In the 2010 university entrance exams in Japan, the number of applicants for economics and business administration programs nationwide fell sharply amid a conspicuous rise in the number of applicants for medicine, dentistry, pharmacy, nursing, jurisprudence and teacher training — where students could most likely obtain professional licenses after graduation.
I can think of several reasons why economics and business administration have become less popular majors. The first is that students graduating in these areas are not likely to obtain a professional license unless they aspire to be a certified public accountant. In Japan, economists are not given full “professional” status, and the degree of master of business administration is not widely recognized.

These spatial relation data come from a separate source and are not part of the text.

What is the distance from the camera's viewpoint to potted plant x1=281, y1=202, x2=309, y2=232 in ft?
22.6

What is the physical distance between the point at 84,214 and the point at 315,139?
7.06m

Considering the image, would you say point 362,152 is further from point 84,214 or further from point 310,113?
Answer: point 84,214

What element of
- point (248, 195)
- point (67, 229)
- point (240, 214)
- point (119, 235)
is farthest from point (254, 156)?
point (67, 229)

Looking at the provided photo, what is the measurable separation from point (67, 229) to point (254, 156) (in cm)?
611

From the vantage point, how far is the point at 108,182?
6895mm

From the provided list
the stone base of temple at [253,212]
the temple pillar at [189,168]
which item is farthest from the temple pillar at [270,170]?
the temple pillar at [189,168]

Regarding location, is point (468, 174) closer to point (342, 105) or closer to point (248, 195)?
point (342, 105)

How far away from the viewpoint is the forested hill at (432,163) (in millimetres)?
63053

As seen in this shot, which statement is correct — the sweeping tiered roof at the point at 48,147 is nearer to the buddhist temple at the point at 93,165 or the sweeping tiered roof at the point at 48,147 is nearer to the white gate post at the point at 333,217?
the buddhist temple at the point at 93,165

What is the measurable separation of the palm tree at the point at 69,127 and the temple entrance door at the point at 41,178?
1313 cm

The second reason is that once employed by government agencies or private corporations for nonengineering jobs, those who have majored in law have relative advantages over those who studied economics or business administration.

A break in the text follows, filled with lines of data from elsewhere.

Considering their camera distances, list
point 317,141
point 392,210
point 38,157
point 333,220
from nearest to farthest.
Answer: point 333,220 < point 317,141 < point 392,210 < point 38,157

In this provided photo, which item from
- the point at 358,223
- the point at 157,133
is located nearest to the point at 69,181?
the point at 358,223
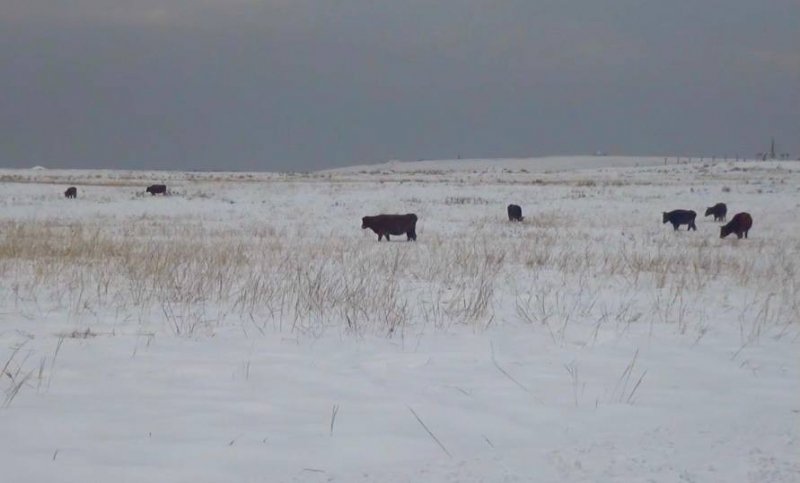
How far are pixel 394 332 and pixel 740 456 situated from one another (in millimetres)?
3469

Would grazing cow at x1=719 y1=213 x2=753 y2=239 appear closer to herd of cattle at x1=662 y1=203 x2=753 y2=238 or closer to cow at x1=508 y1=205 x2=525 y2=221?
herd of cattle at x1=662 y1=203 x2=753 y2=238

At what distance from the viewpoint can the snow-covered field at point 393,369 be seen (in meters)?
3.91

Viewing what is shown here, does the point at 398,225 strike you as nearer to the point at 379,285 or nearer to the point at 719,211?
the point at 379,285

In the United States, economists are recognized as professionals, and a doctorate degree (or at least a master’s degree) is a prerequisite for whoever wishes to claim qualifications as an economist. The private and the public sectors offer plenty of opportunities where knowledge in economics gained at a university can be fully put to use.

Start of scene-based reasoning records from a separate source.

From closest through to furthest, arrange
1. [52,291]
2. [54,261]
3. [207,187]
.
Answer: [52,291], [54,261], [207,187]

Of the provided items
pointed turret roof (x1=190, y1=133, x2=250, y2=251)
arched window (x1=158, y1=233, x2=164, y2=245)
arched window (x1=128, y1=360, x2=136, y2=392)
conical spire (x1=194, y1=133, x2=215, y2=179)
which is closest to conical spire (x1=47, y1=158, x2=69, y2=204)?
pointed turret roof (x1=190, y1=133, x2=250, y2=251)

In Japan, on the other hand, among those who appear on television programs, or contribute articles to magazines or newspapers as “economists,” only a handful possess a master’s degree. Moreover, no small number of self-styled economists majored in natural sciences or engineering at university. Those who majored in engineering account for quite a large proportion of teachers at departments of economics, business administration or policy sciences.
It is incumbent upon whoever teaches in the department of economics to know history, intellectual history and elementary philosophy as well as to have read classic works. In reality, however, nearly half of such teachers have no knowledge in these fields.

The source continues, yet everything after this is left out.